⟨

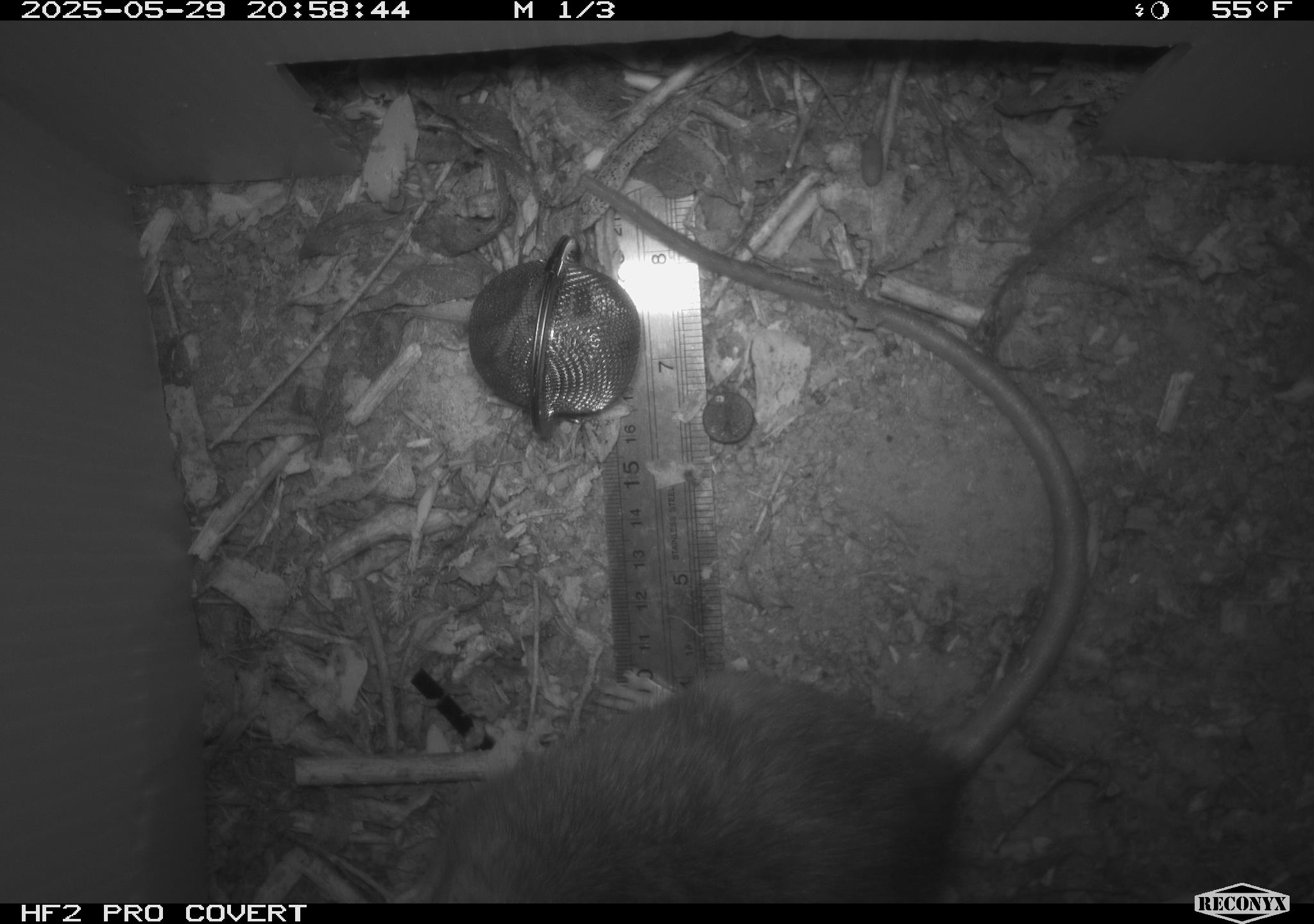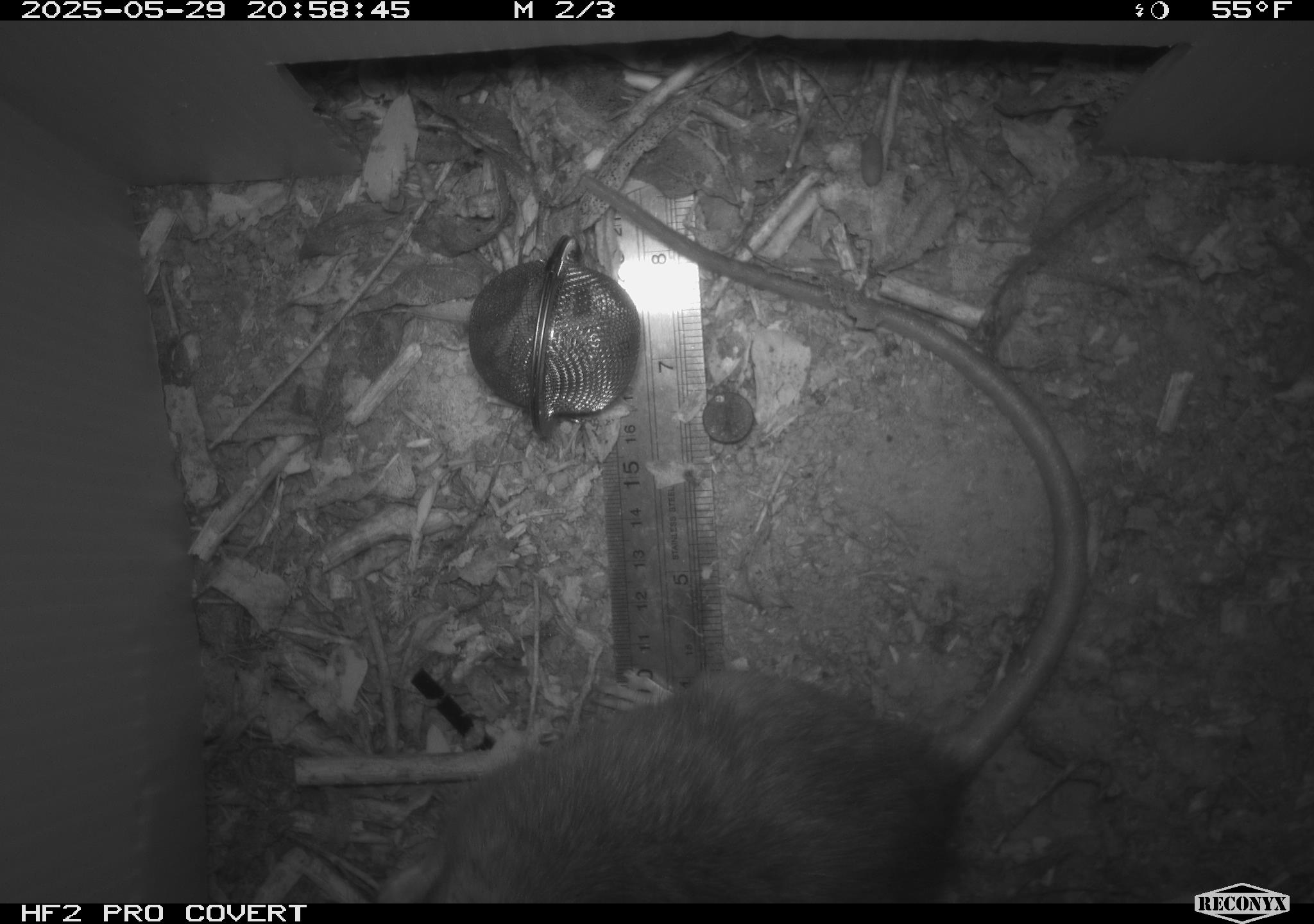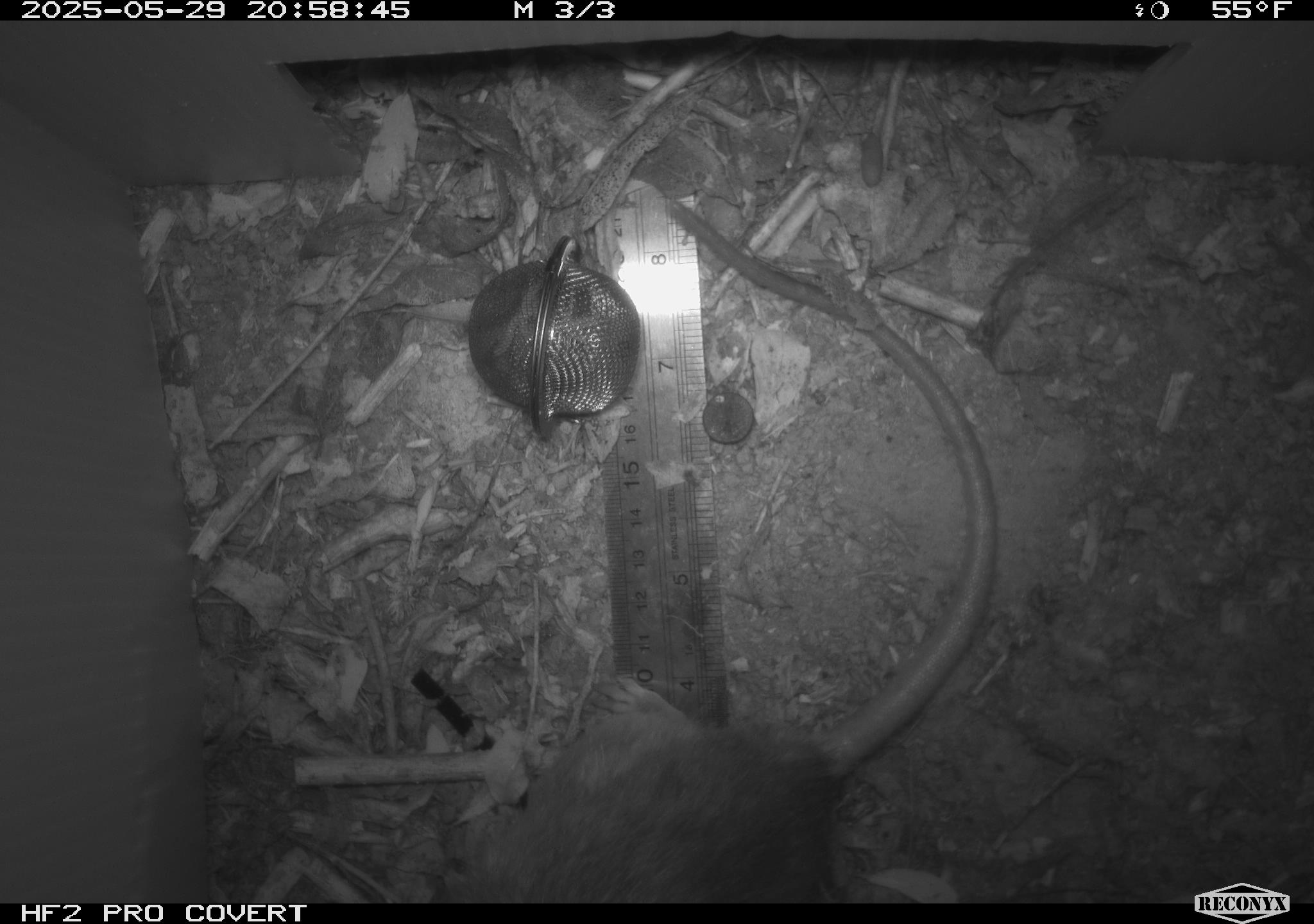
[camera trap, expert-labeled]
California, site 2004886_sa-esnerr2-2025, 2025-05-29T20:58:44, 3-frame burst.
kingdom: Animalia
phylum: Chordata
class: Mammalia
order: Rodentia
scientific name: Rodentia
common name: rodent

⟩
⟨

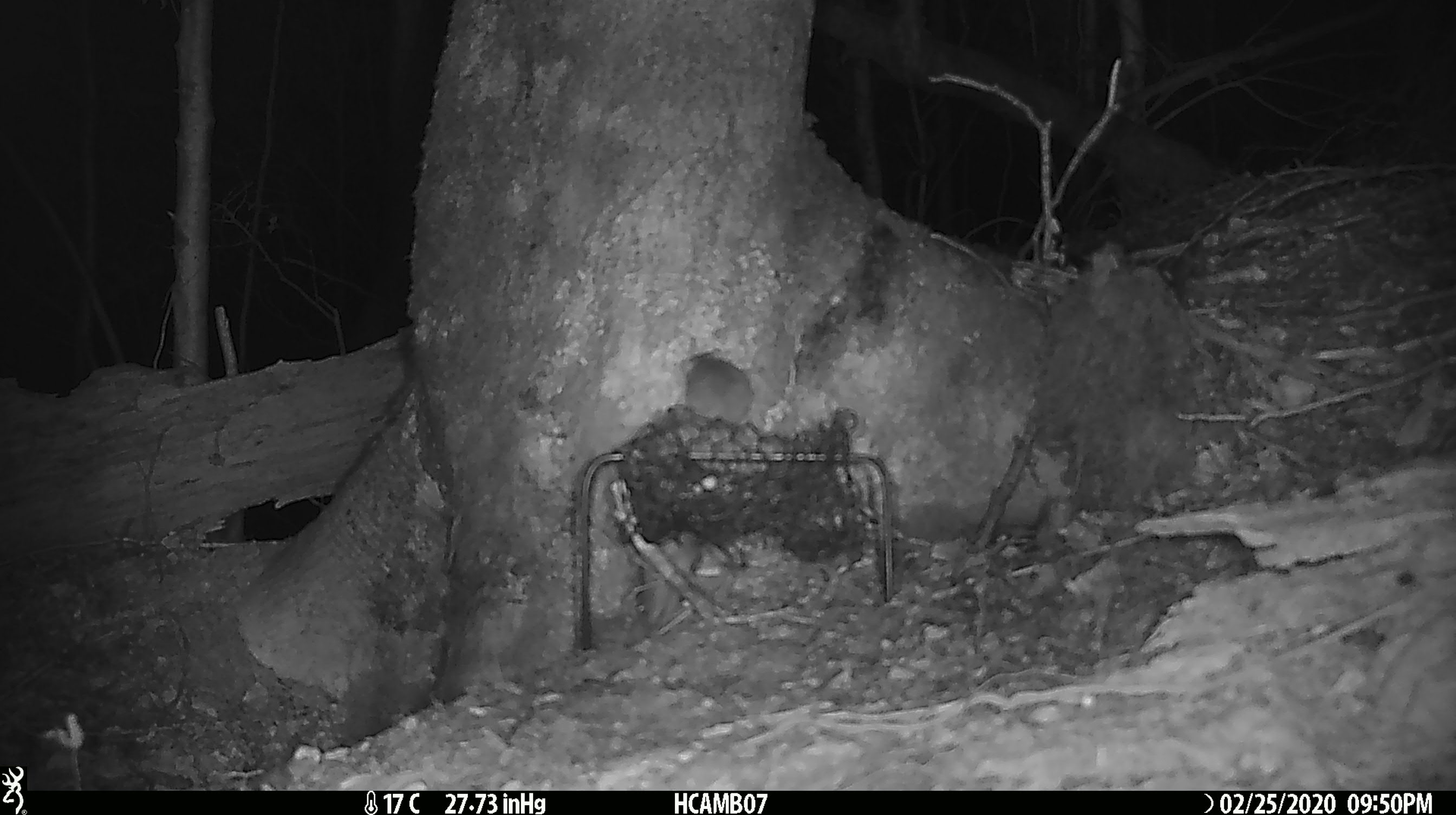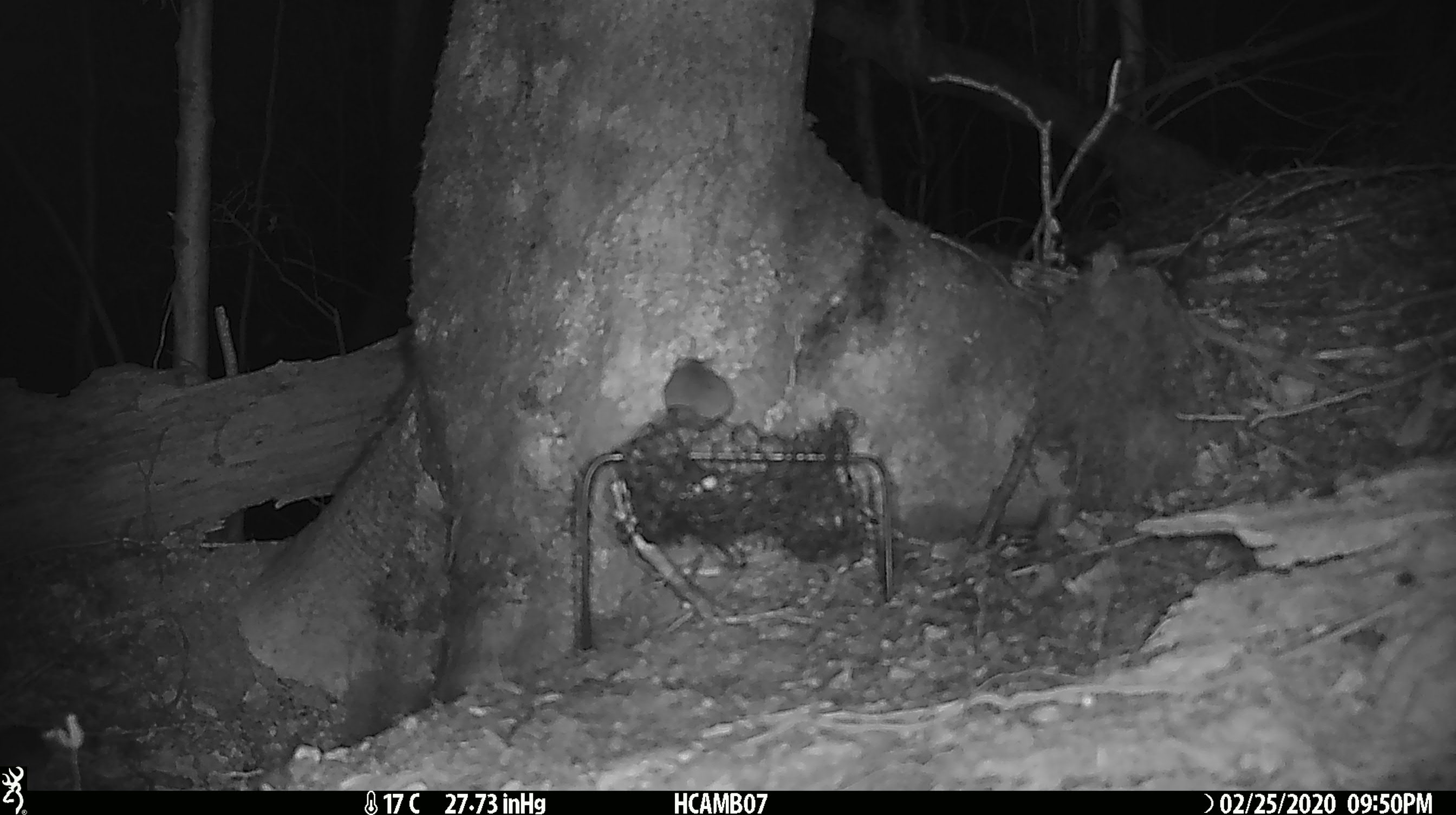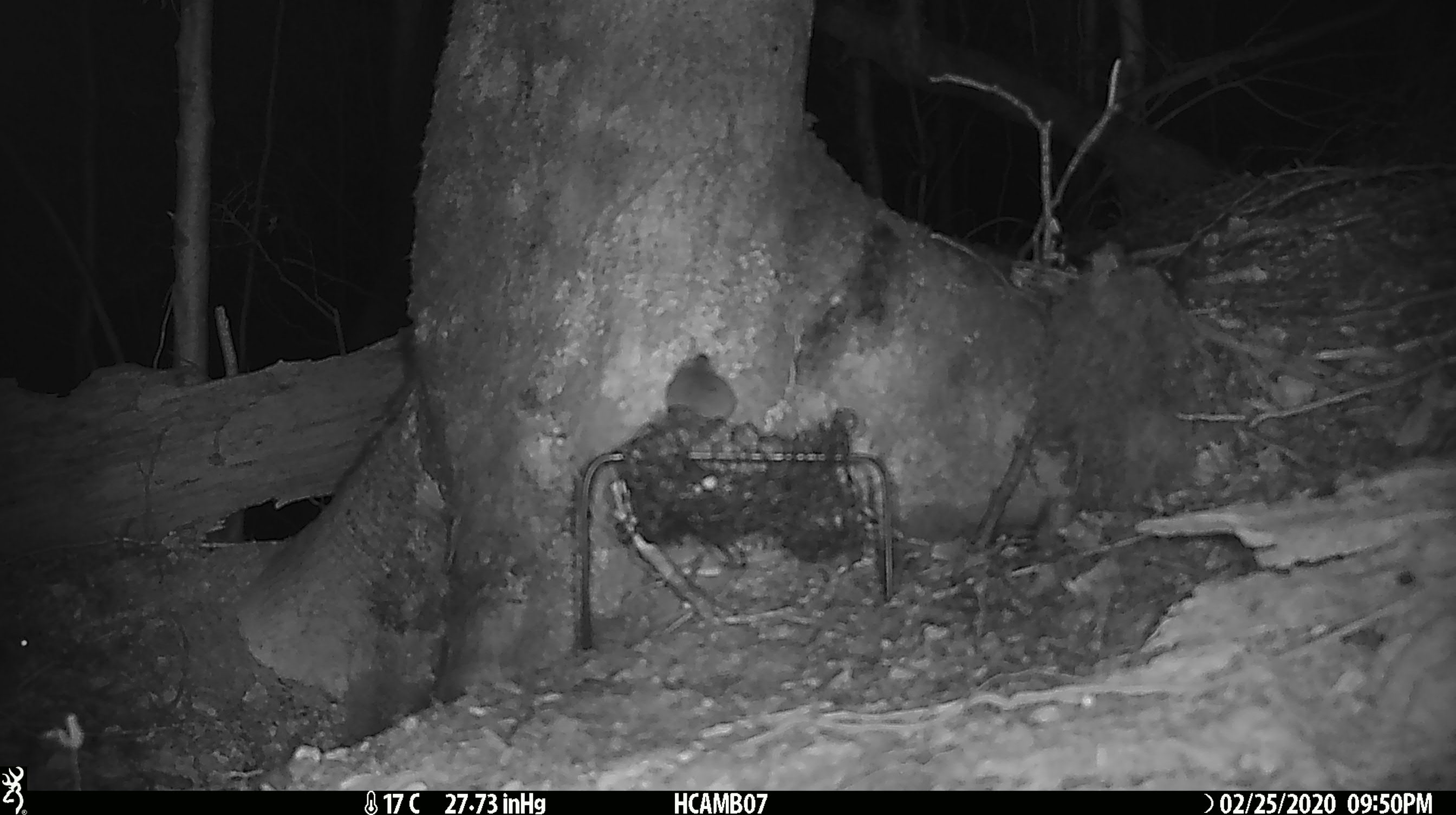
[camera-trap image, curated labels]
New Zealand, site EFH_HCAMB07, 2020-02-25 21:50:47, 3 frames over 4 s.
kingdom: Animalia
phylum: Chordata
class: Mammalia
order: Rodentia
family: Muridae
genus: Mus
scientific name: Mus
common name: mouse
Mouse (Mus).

⟩

Prompt:
Scan the lines above for "2025-05-29T20:58:44, 3-frame burst." and for "common name: rodent". Repeat exactly the line holding each of them and every line in between.

Exercise response:
California, site 2004886_sa-esnerr2-2025, 2025-05-29T20:58:44, 3-frame burst.
kingdom: Animalia
phylum: Chordata
class: Mammalia
order: Rodentia
scientific name: Rodentia
common name: rodent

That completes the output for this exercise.